Conversei com um dos funcionários da SUDAM, órgão do governo que fiscaliza o desenvolvimento da Amazônia, sobre as descobertas de ouro. A descoberta mais rica, em um lugar conhecido como Serra Pelada, "pode resolver o problema da dívida do Brasil um dia", confidenciou. "Se o ouro não fizer isso por nós, talvez o petróleo faça; achamos que estamos sentados em um vasto mar de petróleo aqui na Amazônia. "
É difícil imaginar ouro ou petróleo suficiente para resgatar o Brasil de suas dificuldades atuais a tempo de evitar uma revolta. Esta não é uma economia com muito tempo para trabalhar em seus problemas. O espectro do agravamento da inflação, da depressão e da turbulência política claramente o encara de frente.
Infelizmente, o governo brasileiro parece ter aprendido pouco com os últimos dois anos de caos. Em junho de 1987, anunciou um novo programa que inclui outra rodada de controles de salários e preços. Naquele mesmo mês, a oferta monetária aumentou 28,8 %.

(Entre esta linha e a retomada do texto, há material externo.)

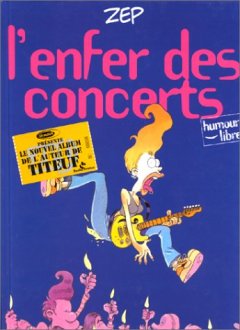 L'enfer des concerts - Zep - chronique BD
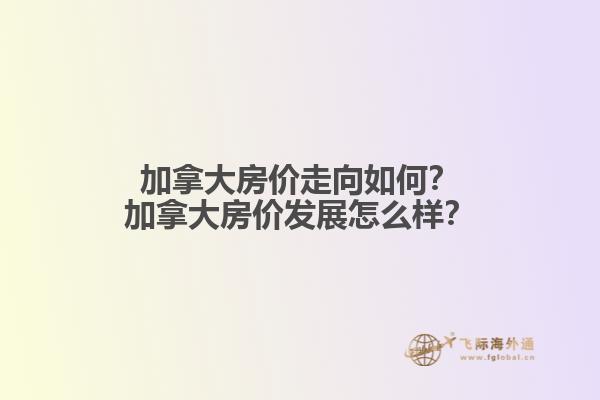加拿大房價(jià)走向如何？加拿大房價(jià)發(fā)展怎么樣？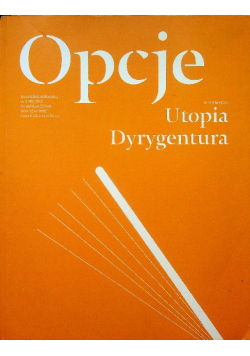 Opcje Kwartalnik kulturalny nr 3 / 2012 Utopia Dyrygentura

Esta não é a primeira hiperinflação que o mundo testemunhou. Também não é a primeira que o Brasil teve. Mas vê-lo em primeira mão e sentir a dor e a confusão que ele engendra nos faz pensar por que isso tem que acontecer. Certamente uma das lições mais duradouras da experiência econômica é que afogar uma nação no papel-moeda sempre destrói a moeda e a economia junto com ela. É uma lição que o Brasil está aprendendo agora da maneira mais dolorosa.
Notas:
[1] O tradutor alterou as medições de milhas para quilômetros, para adaptar ao sistema métrico brasileiro.
Artigo originalmente publicado no Foundation for Economic Education, no dia 1 º de janeiro de 1988, podendo ser conferido aqui.
Infelizmente não encontrei a fonte original da propaganda do Chevrolet Opala. A fonte da imagem está aqui.